> Prompt: Return the exact lines spanning from the line with "Measure the distance" through the last line of the entries, boundaries included, and no others.

** START OF Given data **

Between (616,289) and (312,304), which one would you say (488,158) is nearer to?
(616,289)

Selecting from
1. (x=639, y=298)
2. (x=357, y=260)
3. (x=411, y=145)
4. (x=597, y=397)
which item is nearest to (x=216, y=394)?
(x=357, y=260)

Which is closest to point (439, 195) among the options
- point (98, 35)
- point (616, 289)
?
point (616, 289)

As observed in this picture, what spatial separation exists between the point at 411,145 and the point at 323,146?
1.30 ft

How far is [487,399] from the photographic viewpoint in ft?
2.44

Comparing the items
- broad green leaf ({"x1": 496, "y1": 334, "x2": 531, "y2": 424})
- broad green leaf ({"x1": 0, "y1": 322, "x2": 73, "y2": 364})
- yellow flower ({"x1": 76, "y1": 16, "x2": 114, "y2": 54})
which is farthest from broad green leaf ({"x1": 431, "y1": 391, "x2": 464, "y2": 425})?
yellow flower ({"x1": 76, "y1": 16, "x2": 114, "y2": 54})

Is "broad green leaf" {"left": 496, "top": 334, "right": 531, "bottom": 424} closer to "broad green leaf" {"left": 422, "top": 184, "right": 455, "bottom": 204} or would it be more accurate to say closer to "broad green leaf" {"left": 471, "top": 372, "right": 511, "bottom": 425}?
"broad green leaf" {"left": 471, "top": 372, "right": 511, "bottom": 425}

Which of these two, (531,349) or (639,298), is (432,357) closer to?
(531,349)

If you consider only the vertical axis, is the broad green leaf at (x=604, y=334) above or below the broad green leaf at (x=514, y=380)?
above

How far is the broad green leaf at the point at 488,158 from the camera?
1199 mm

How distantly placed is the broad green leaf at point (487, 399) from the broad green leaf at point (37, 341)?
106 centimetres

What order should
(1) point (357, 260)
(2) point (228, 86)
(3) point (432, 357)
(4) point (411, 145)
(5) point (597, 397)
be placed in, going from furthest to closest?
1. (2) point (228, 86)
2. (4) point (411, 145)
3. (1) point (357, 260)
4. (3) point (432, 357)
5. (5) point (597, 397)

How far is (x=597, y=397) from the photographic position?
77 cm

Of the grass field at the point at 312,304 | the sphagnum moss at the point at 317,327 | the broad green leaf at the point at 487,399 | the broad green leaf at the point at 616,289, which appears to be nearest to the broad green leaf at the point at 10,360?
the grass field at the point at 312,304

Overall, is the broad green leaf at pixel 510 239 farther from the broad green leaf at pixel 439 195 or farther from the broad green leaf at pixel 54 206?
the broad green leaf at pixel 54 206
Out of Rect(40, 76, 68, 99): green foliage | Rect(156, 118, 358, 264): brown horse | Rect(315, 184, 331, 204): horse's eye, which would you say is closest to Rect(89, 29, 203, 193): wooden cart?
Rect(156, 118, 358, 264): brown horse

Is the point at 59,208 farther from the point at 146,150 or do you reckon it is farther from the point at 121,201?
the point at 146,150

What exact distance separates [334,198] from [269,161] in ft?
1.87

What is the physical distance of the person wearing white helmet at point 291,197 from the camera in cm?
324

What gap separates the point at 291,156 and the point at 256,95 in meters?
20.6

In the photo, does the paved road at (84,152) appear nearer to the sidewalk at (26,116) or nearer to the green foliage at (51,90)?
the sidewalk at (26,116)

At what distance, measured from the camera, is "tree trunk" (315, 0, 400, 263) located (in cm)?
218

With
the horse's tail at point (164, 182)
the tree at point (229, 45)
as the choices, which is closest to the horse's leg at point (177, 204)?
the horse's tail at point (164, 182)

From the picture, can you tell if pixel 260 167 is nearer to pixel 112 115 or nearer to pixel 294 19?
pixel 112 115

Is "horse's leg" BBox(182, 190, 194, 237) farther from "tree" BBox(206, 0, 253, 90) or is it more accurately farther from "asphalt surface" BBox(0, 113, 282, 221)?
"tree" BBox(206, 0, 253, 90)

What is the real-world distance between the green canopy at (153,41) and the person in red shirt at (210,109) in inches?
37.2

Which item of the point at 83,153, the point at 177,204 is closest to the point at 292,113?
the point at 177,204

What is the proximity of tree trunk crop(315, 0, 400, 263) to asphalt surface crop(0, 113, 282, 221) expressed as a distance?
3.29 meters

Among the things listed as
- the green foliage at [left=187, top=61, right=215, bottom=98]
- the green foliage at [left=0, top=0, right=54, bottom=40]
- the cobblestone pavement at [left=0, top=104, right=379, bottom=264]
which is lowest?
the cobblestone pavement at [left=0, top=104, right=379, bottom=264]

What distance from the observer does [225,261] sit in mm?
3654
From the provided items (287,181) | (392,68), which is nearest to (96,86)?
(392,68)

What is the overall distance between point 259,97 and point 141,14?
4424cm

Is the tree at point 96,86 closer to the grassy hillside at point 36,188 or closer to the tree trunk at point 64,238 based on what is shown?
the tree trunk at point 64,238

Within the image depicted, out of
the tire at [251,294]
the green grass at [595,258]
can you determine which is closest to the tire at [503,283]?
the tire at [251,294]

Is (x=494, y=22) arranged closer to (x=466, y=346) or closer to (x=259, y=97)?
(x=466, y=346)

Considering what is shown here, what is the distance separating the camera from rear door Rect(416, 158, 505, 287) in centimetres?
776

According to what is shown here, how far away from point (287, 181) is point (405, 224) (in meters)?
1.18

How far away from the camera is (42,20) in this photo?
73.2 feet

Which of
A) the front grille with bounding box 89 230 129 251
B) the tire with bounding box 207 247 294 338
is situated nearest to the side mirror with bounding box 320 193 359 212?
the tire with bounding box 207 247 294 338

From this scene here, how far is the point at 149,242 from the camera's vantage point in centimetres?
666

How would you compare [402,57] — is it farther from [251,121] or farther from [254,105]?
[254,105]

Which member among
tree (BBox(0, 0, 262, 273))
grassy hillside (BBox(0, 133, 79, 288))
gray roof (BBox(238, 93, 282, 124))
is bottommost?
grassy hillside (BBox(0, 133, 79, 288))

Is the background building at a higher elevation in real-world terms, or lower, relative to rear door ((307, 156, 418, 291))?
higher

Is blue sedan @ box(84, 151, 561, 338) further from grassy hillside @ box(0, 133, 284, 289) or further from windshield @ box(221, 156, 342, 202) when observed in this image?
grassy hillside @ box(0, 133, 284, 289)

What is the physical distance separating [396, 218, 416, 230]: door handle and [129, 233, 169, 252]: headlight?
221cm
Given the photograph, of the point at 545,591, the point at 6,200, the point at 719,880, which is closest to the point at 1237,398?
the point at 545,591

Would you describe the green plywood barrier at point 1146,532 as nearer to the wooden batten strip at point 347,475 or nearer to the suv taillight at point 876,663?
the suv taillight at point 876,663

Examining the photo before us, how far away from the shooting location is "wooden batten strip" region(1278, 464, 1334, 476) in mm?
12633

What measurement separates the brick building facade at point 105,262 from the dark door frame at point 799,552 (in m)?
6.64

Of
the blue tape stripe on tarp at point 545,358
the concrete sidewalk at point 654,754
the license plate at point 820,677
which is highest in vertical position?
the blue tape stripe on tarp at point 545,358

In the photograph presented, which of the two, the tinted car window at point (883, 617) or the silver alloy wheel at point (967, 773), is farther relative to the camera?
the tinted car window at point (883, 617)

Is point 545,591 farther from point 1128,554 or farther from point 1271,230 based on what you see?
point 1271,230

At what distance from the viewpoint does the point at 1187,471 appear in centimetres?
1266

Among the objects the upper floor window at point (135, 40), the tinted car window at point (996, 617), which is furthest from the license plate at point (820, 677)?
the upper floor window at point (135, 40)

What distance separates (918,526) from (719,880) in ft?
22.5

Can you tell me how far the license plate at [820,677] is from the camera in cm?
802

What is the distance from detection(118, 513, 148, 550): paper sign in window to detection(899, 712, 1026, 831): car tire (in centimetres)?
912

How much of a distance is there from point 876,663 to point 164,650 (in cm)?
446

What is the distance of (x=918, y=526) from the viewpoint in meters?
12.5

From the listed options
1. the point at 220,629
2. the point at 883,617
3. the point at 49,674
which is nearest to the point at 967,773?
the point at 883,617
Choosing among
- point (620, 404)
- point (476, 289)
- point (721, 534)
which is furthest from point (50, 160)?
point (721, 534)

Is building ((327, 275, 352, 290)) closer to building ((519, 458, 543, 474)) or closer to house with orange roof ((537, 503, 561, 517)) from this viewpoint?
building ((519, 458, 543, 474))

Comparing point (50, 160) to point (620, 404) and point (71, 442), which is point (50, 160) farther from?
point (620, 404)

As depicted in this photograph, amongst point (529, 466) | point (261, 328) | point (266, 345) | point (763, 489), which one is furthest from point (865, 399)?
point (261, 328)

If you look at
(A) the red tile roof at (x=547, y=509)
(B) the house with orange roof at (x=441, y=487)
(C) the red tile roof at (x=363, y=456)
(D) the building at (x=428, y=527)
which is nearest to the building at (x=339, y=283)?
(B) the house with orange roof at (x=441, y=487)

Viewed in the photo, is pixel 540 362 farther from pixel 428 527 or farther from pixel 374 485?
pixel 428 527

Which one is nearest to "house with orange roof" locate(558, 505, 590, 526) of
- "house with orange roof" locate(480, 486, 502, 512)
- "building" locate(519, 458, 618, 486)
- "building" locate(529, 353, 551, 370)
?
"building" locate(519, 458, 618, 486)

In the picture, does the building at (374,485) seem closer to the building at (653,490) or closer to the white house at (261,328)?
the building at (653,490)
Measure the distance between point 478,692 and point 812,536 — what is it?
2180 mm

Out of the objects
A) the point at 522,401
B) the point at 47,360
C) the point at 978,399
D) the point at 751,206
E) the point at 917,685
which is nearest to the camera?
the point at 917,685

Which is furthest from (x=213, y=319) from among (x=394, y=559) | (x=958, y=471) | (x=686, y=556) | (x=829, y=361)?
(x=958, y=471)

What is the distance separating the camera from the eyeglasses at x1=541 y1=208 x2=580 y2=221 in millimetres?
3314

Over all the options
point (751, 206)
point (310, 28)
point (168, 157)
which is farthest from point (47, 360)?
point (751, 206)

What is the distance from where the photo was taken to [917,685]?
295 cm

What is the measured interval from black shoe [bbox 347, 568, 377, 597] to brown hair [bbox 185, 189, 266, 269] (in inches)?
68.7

** END OF Given data **

> Answer for the task:
Measure the distance between point 478,692 and point 812,536 — what is it?
2180 mm

Out of the objects
A) the point at 522,401
B) the point at 47,360
C) the point at 978,399
D) the point at 751,206
E) the point at 917,685
which is nearest to the camera?
the point at 917,685

Which is furthest from (x=213, y=319) from among (x=394, y=559) | (x=958, y=471) | (x=686, y=556) | (x=829, y=361)?
(x=958, y=471)

What is the distance separating the camera from the eyeglasses at x1=541 y1=208 x2=580 y2=221 in millimetres?
3314

Over all the options
point (751, 206)
point (310, 28)
point (168, 157)
which is farthest from point (47, 360)?
point (751, 206)

What is the distance from where the photo was taken to [917,685]?
295 cm

What is the measured interval from black shoe [bbox 347, 568, 377, 597] to brown hair [bbox 185, 189, 266, 269] (in inches)?
68.7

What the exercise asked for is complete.